Марина и Степа постепенно сдружились, но мысли об Антоне не умирали в сердце Марины, и достаточно было любого случая, чтобы она вспоминала о нем вновь и вновь. Вот они со Степой сидят в кино, смотрят картину «Яков Свердлов», и с экрана раздаются слова: «Там, где кончается борьба за товарища, начинается предательство». И все: вечер испорчен, опять закипело взбаламученное море вопросов, и даже то, что она сидит здесь, в кино, со Степой Орловым, ощущается как предательство. Вот произошла мимолетная, совсем мимолетная встреча с Ниной Павловной. «А как бы ваше письмо ободрило его!..» И снова заходили волны беспокойства от сознания ответственности за то, что произошло с Антоном. О своих переживаниях она не может говорить ни с мамой, настороженные взгляды которой Марина почему-то стала ловить на себе в последнее время, ни с папой, ни со Степой, но никак не дает покоя это глухое, тревожное чувство. Смягчается оно только одним: Антон не пишет. А разве может она написать первая?
Мишка Шевчук не забывал о своей неожиданной встрече с кем-то из своих единомышленников во время «оправки». Пятидневное раздумье на вахте все больше убеждало его, что ни в какую другую колонию он не попадет. Но признаться в этом и уступить, «убрать рога» не позволяла гордость, та самая дикая, «воровская» гордость, которую внушил ему Федька Чума в своих полупьяных поучениях. Отступиться мешал стыд перед «хозяином» и перед самим собой.
Случайный разговор давал ему для этого и основание и оправдание: в колонии есть «воры», они задавлены, бессильны, но рады бы перевернуть порядки, да взяться некому. А почему бы ему, Мишке, не «войти в зону», не отыскать «воров», не перевернуть вместе с ними колонию и не доказать этим свою преданность «воровской идее»?
Эти-то мысли и отражались в его загадочной ухмылке, с которой он на следующее утро вошел к начальнику. Но до конца «мочить свой рог» Мишка никак не собирался. Нужно было найти того хлопца, который уговорил его войти в колонию, и нащупать тех самых, согнутых в три погибели «воров»…

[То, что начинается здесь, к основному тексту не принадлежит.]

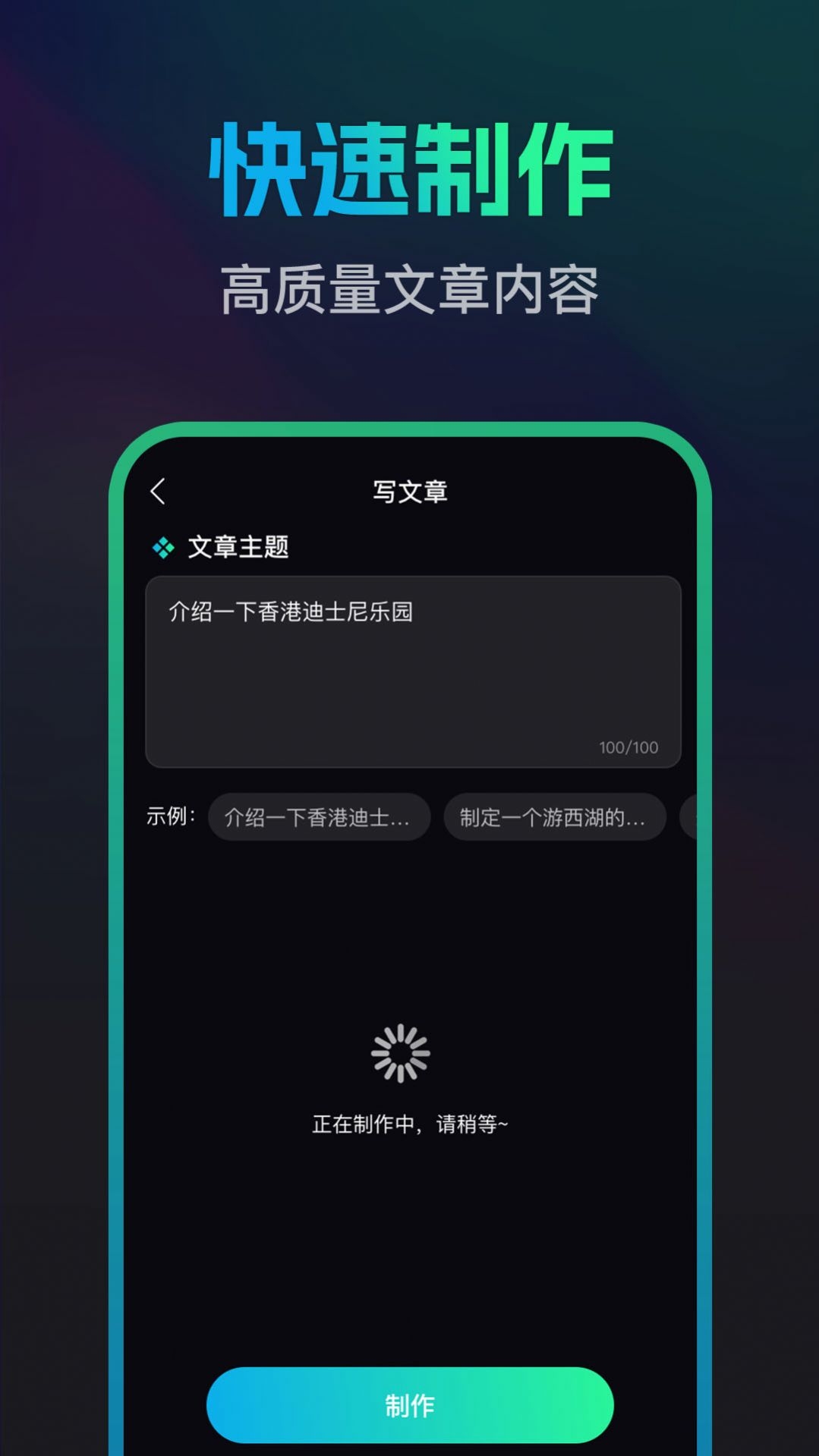 文案宝截图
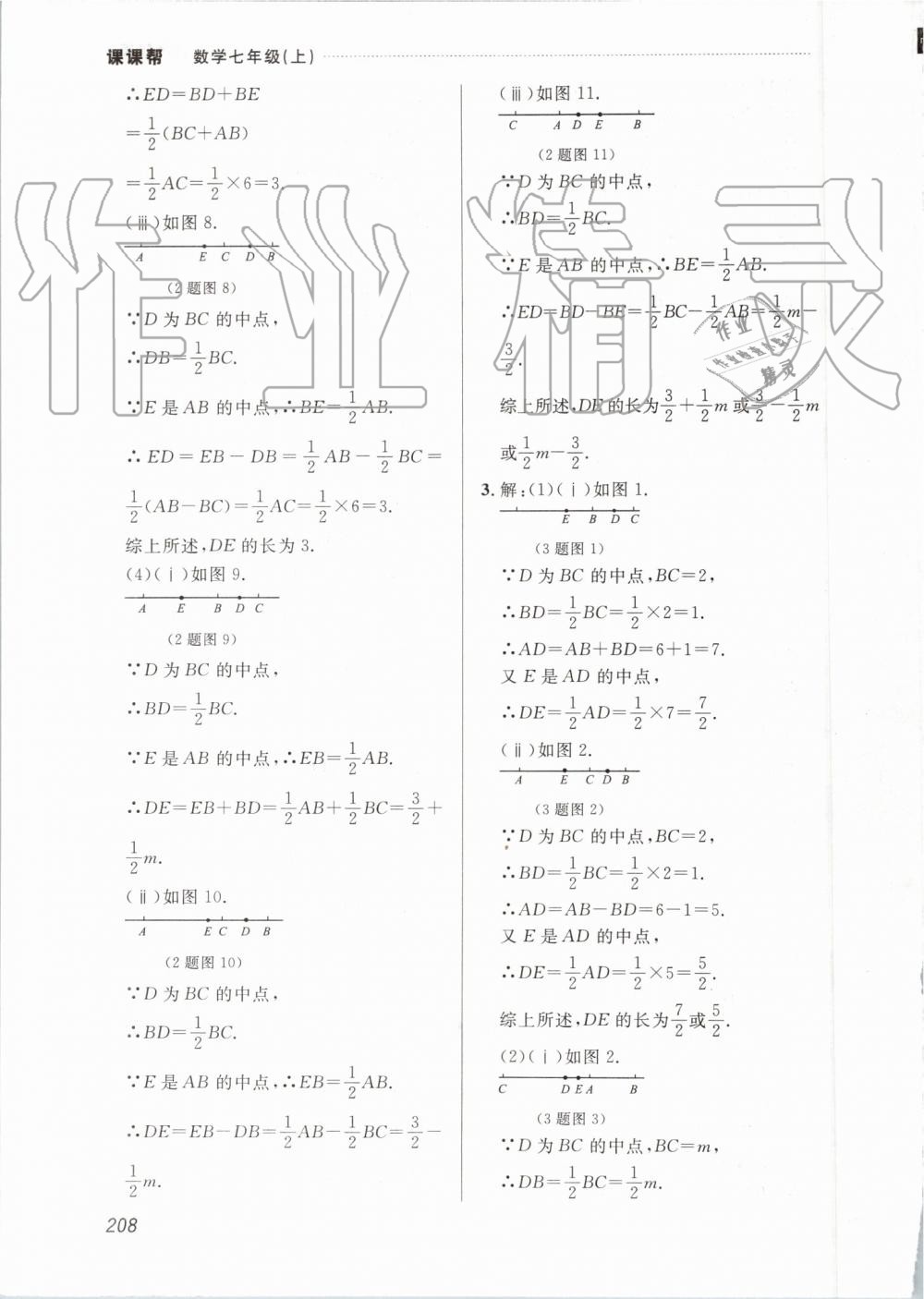 2019年中考快递课课帮七年级数学上册人教版 第38页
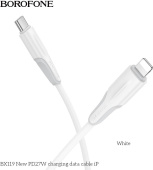 BOROFONE (6941991121968) BX119ia USB 3.0A PD 27W для Lightning ng 8-pin Type-C - 1м , белый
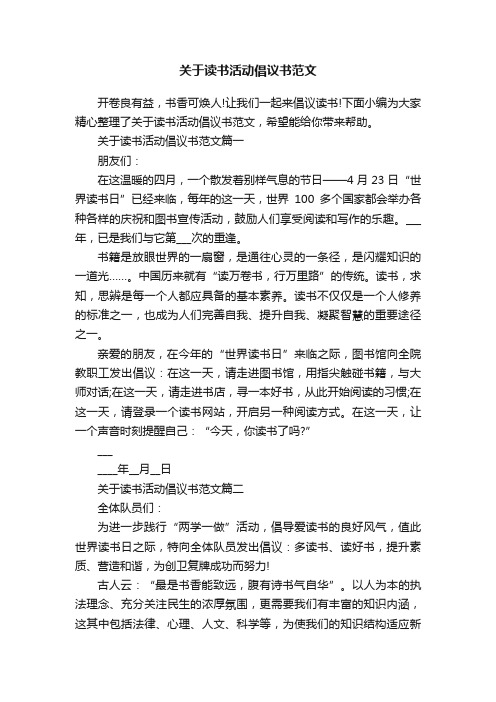 关于读书活动倡议书范文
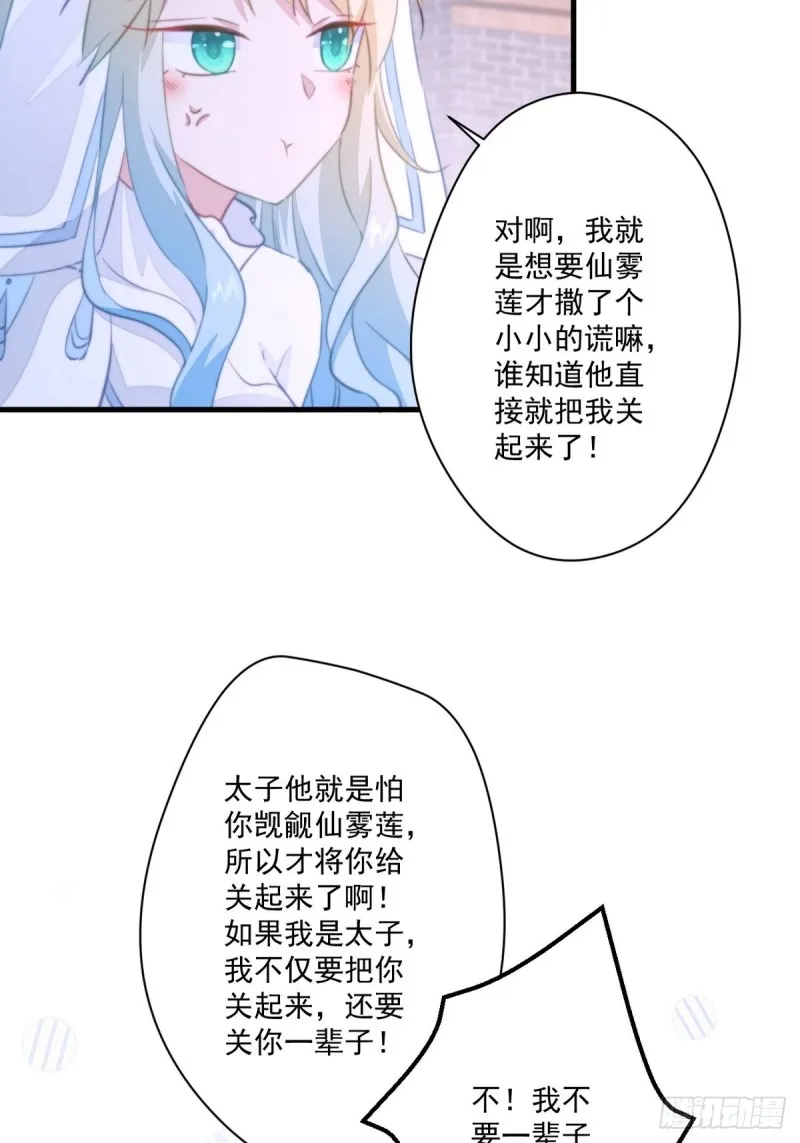 第043话 她和她的关系？ 第25页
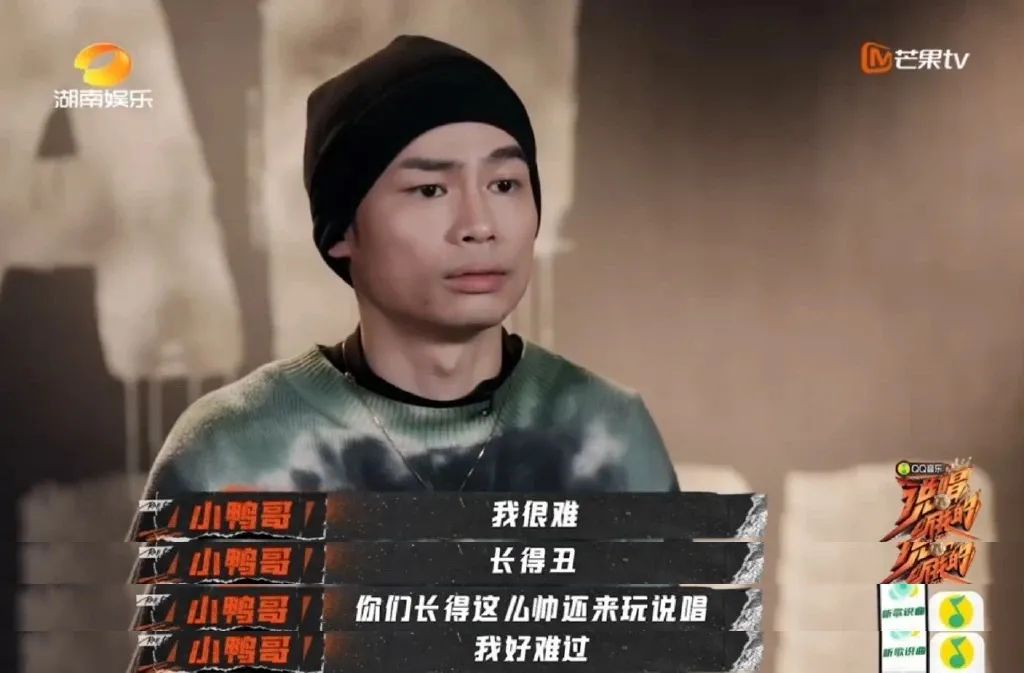 如果靠beef就能在《说唱听我的》抢到镜头，法老的美白磨皮岂不是白开了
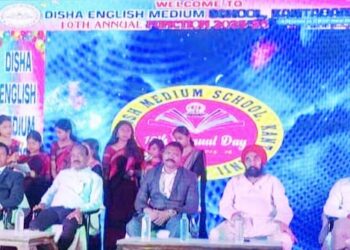 କଣ୍ଟାବାଞ୍ଜି ସହରର ଦିଶା ଇଂରାଜୀ ମାଧ୍ୟମ ବିଦ୍ୟାଳୟର ୧୦ମ ବାର୍ଷିକ ଉତ୍ସବ ଅନୁଷ୍ଠିତ ହୋଇଯାଇଛି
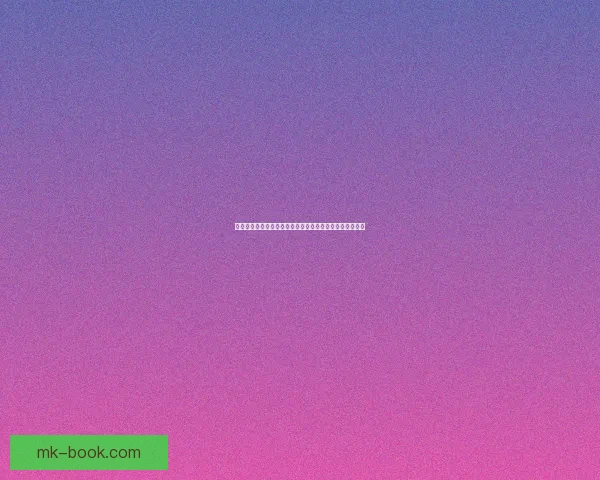 世界杯竞猜新人专享福利活动震撼开启尽享丰富奖励与惊喜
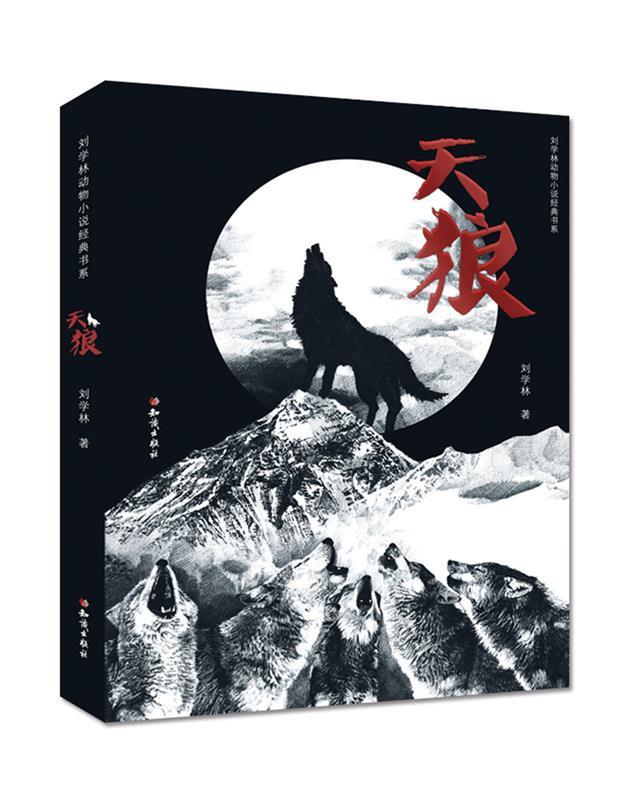 天狼 刘学林【正版书】
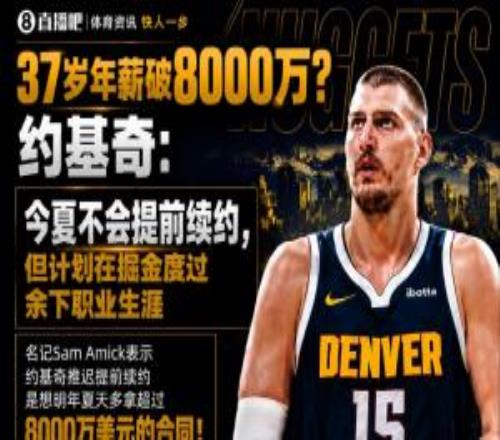 37歲時8000萬約基奇推遲續約是想明夏多拿8000萬可簽5年3.595億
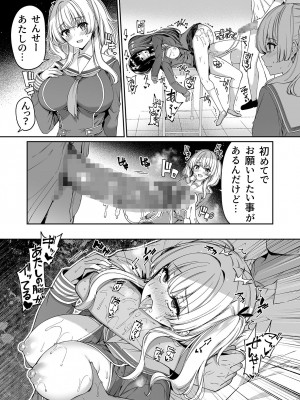 [ボトルシップボトラー (夏桜)] 逆転世界の風俗学園_31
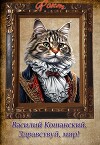 Василий Кошанский. Здравствуй, мир! (СИ)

Поэтому в первый же вечер после отбоя, когда все лежали в постелях, Мишка начал рассказывать воровской роман «Таинственный прокурор». Роман этот большой, и тянуть его с разными вариациями и дополнениями можно хоть целую неделю, но у Мишки предприятие это сорвалось с первого раза. Сначала его слушали соседи по койке. Пораженные его памятью и живостью изложения, они притихли, и громкий голос Мишки привлекал все новых слушателей. Даже послышался чей-то выкрик: «Громче!» – и Мишка стал вести рассказ на всю спальню. И тогда раздалась команда:
– Отставить!
Вслед за этим поднялся командир отделения Андрей Мальков:
– Эй! Кто там завел волынку? Отставить!
Повествование пришлось прервать, да еще на следующий день выслушать «мораль» от воспитателя. Но Мишка не смирился и стал рассказывать о своих похождениях с Федькой Чумой, а когда кто-то из общественников опять его остановил, он выругался. Надо было стать перед строем. Затем Мишка нарисовал карты и сговорился с одним хлопцем, Сашкой Расторгуевым, сыграть в «очко». За это опять пришлось стать перед строем. А это было хуже всего – поставят и начнут «душу молоть» сами ребята, и даже Сашка Расторгуев «раскололся» в два счета и во всем покаялся на линейке. А потом – работа, школа, самоподготовка, на которой тоже слова вымолвить нельзя, – одним словом, Мишка скоро понял, что он «попал в некурящий вагон», «в пионерлагерь».
Тогда он заметался, попробовал вырваться, но рука у, «хозяина» оказалась крепкая: «Никуда я тебя не отправлю!» Чтобы показать себя, Мишка решил выкинуть что-нибудь еще, посильней, чем неудавшаяся операция с животом: проглотить гвоздь или ручку от ложки или вскрыть вены, но из всех вариантов выбрал один, самый крайний.